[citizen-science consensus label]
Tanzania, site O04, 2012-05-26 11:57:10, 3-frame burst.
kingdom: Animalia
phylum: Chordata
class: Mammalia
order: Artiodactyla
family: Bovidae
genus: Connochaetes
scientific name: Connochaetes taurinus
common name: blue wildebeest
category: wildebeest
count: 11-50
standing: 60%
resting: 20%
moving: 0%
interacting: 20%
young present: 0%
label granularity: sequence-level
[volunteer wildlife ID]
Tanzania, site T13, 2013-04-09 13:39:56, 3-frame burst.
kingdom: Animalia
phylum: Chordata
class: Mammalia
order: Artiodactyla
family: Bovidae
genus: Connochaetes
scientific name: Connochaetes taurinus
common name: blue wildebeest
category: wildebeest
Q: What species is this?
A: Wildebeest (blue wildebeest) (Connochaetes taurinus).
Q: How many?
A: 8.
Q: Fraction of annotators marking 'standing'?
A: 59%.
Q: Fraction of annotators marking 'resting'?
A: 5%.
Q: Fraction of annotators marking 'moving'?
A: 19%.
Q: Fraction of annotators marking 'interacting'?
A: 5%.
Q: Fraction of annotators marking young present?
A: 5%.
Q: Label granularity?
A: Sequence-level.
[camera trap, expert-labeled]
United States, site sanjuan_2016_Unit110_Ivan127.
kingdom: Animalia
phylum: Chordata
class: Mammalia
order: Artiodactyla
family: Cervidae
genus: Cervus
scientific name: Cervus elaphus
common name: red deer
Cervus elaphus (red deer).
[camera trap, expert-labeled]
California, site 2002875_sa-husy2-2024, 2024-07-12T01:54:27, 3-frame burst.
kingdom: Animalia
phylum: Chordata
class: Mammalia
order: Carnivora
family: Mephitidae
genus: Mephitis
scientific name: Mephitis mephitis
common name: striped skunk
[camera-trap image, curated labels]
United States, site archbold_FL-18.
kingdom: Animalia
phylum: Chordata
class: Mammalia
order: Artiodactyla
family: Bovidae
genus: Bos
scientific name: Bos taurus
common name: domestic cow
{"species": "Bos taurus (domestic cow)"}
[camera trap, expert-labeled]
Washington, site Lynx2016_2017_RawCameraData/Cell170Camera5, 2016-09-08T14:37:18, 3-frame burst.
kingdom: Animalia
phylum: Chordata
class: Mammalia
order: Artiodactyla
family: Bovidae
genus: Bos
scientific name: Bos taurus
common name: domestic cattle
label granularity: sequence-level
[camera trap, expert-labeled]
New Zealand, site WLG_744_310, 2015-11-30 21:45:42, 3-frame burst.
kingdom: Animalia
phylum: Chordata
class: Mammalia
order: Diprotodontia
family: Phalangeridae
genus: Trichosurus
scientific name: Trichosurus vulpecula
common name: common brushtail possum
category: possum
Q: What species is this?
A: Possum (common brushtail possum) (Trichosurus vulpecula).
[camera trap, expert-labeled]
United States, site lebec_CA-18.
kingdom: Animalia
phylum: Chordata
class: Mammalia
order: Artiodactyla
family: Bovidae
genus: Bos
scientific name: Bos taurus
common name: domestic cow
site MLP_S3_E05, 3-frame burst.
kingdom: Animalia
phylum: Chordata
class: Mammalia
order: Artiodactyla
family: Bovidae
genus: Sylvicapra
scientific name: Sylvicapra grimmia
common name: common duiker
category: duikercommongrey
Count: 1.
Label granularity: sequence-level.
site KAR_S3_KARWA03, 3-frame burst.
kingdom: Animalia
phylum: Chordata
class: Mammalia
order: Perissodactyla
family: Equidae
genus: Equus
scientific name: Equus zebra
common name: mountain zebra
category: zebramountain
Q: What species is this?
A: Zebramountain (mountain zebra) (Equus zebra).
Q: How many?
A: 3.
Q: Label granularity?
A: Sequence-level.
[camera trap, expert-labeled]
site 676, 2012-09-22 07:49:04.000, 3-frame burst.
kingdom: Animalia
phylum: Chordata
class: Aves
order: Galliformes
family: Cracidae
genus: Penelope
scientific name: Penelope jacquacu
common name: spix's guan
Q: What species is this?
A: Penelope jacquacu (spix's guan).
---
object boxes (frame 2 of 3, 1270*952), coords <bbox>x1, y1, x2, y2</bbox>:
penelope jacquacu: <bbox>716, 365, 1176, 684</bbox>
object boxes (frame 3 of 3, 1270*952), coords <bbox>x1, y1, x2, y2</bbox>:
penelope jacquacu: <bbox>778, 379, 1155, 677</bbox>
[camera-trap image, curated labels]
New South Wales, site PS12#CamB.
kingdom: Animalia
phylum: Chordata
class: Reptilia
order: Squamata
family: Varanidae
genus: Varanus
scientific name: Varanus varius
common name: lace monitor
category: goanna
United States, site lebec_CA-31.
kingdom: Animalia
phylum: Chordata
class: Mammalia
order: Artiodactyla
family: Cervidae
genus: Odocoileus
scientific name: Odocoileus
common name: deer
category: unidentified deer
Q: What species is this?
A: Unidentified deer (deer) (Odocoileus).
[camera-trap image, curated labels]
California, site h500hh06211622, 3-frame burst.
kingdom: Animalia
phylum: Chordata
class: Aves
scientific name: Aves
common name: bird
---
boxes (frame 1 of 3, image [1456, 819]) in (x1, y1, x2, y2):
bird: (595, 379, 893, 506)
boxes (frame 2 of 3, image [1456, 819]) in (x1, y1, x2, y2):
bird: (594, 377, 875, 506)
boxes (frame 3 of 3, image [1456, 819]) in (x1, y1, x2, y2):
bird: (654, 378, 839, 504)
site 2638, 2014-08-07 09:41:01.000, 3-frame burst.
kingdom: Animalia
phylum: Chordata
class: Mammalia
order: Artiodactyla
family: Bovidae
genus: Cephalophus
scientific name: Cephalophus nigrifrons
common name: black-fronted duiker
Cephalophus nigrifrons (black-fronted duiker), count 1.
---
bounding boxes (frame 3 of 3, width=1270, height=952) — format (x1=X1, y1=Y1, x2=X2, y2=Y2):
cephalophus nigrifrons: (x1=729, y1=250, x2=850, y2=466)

● ● ● ● ●

- _To do_:
Every record shown above should appear again in your answer, unchanged.

- _Problem solution_:
[citizen-science consensus label]
Tanzania, site O04, 2012-05-26 11:57:10, 3-frame burst.
kingdom: Animalia
phylum: Chordata
class: Mammalia
order: Artiodactyla
family: Bovidae
genus: Connochaetes
scientific name: Connochaetes taurinus
common name: blue wildebeest
category: wildebeest
count: 11-50
standing: 60%
resting: 20%
moving: 0%
interacting: 20%
young present: 0%
label granularity: sequence-level
[volunteer wildlife ID]
Tanzania, site T13, 2013-04-09 13:39:56, 3-frame burst.
kingdom: Animalia
phylum: Chordata
class: Mammalia
order: Artiodactyla
family: Bovidae
genus: Connochaetes
scientific name: Connochaetes taurinus
common name: blue wildebeest
category: wildebeest
Q: What species is this?
A: Wildebeest (blue wildebeest) (Connochaetes taurinus).
Q: How many?
A: 8.
Q: Fraction of annotators marking 'standing'?
A: 59%.
Q: Fraction of annotators marking 'resting'?
A: 5%.
Q: Fraction of annotators marking 'moving'?
A: 19%.
Q: Fraction of annotators marking 'interacting'?
A: 5%.
Q: Fraction of annotators marking young present?
A: 5%.
Q: Label granularity?
A: Sequence-level.
[camera trap, expert-labeled]
United States, site sanjuan_2016_Unit110_Ivan127.
kingdom: Animalia
phylum: Chordata
class: Mammalia
order: Artiodactyla
family: Cervidae
genus: Cervus
scientific name: Cervus elaphus
common name: red deer
Cervus elaphus (red deer).
[camera trap, expert-labeled]
California, site 2002875_sa-husy2-2024, 2024-07-12T01:54:27, 3-frame burst.
kingdom: Animalia
phylum: Chordata
class: Mammalia
order: Carnivora
family: Mephitidae
genus: Mephitis
scientific name: Mephitis mephitis
common name: striped skunk
[camera-trap image, curated labels]
United States, site archbold_FL-18.
kingdom: Animalia
phylum: Chordata
class: Mammalia
order: Artiodactyla
family: Bovidae
genus: Bos
scientific name: Bos taurus
common name: domestic cow
{"species": "Bos taurus (domestic cow)"}
[camera trap, expert-labeled]
Washington, site Lynx2016_2017_RawCameraData/Cell170Camera5, 2016-09-08T14:37:18, 3-frame burst.
kingdom: Animalia
phylum: Chordata
class: Mammalia
order: Artiodactyla
family: Bovidae
genus: Bos
scientific name: Bos taurus
common name: domestic cattle
label granularity: sequence-level
[camera trap, expert-labeled]
New Zealand, site WLG_744_310, 2015-11-30 21:45:42, 3-frame burst.
kingdom: Animalia
phylum: Chordata
class: Mammalia
order: Diprotodontia
family: Phalangeridae
genus: Trichosurus
scientific name: Trichosurus vulpecula
common name: common brushtail possum
category: possum
Q: What species is this?
A: Possum (common brushtail possum) (Trichosurus vulpecula).
[camera trap, expert-labeled]
United States, site lebec_CA-18.
kingdom: Animalia
phylum: Chordata
class: Mammalia
order: Artiodactyla
family: Bovidae
genus: Bos
scientific name: Bos taurus
common name: domestic cow
site MLP_S3_E05, 3-frame burst.
kingdom: Animalia
phylum: Chordata
class: Mammalia
order: Artiodactyla
family: Bovidae
genus: Sylvicapra
scientific name: Sylvicapra grimmia
common name: common duiker
category: duikercommongrey
Count: 1.
Label granularity: sequence-level.
site KAR_S3_KARWA03, 3-frame burst.
kingdom: Animalia
phylum: Chordata
class: Mammalia
order: Perissodactyla
family: Equidae
genus: Equus
scientific name: Equus zebra
common name: mountain zebra
category: zebramountain
Q: What species is this?
A: Zebramountain (mountain zebra) (Equus zebra).
Q: How many?
A: 3.
Q: Label granularity?
A: Sequence-level.
[camera trap, expert-labeled]
site 676, 2012-09-22 07:49:04.000, 3-frame burst.
kingdom: Animalia
phylum: Chordata
class: Aves
order: Galliformes
family: Cracidae
genus: Penelope
scientific name: Penelope jacquacu
common name: spix's guan
Q: What species is this?
A: Penelope jacquacu (spix's guan).
---
object boxes (frame 2 of 3, 1270*952), coords <bbox>x1, y1, x2, y2</bbox>:
penelope jacquacu: <bbox>716, 365, 1176, 684</bbox>
object boxes (frame 3 of 3, 1270*952), coords <bbox>x1, y1, x2, y2</bbox>:
penelope jacquacu: <bbox>778, 379, 1155, 677</bbox>
[camera-trap image, curated labels]
New South Wales, site PS12#CamB.
kingdom: Animalia
phylum: Chordata
class: Reptilia
order: Squamata
family: Varanidae
genus: Varanus
scientific name: Varanus varius
common name: lace monitor
category: goanna
United States, site lebec_CA-31.
kingdom: Animalia
phylum: Chordata
class: Mammalia
order: Artiodactyla
family: Cervidae
genus: Odocoileus
scientific name: Odocoileus
common name: deer
category: unidentified deer
Q: What species is this?
A: Unidentified deer (deer) (Odocoileus).
[camera-trap image, curated labels]
California, site h500hh06211622, 3-frame burst.
kingdom: Animalia
phylum: Chordata
class: Aves
scientific name: Aves
common name: bird
---
boxes (frame 1 of 3, image [1456, 819]) in (x1, y1, x2, y2):
bird: (595, 379, 893, 506)
boxes (frame 2 of 3, image [1456, 819]) in (x1, y1, x2, y2):
bird: (594, 377, 875, 506)
boxes (frame 3 of 3, image [1456, 819]) in (x1, y1, x2, y2):
bird: (654, 378, 839, 504)
site 2638, 2014-08-07 09:41:01.000, 3-frame burst.
kingdom: Animalia
phylum: Chordata
class: Mammalia
order: Artiodactyla
family: Bovidae
genus: Cephalophus
scientific name: Cephalophus nigrifrons
common name: black-fronted duiker
Cephalophus nigrifrons (black-fronted duiker), count 1.
---
bounding boxes (frame 3 of 3, width=1270, height=952) — format (x1=X1, y1=Y1, x2=X2, y2=Y2):
cephalophus nigrifrons: (x1=729, y1=250, x2=850, y2=466)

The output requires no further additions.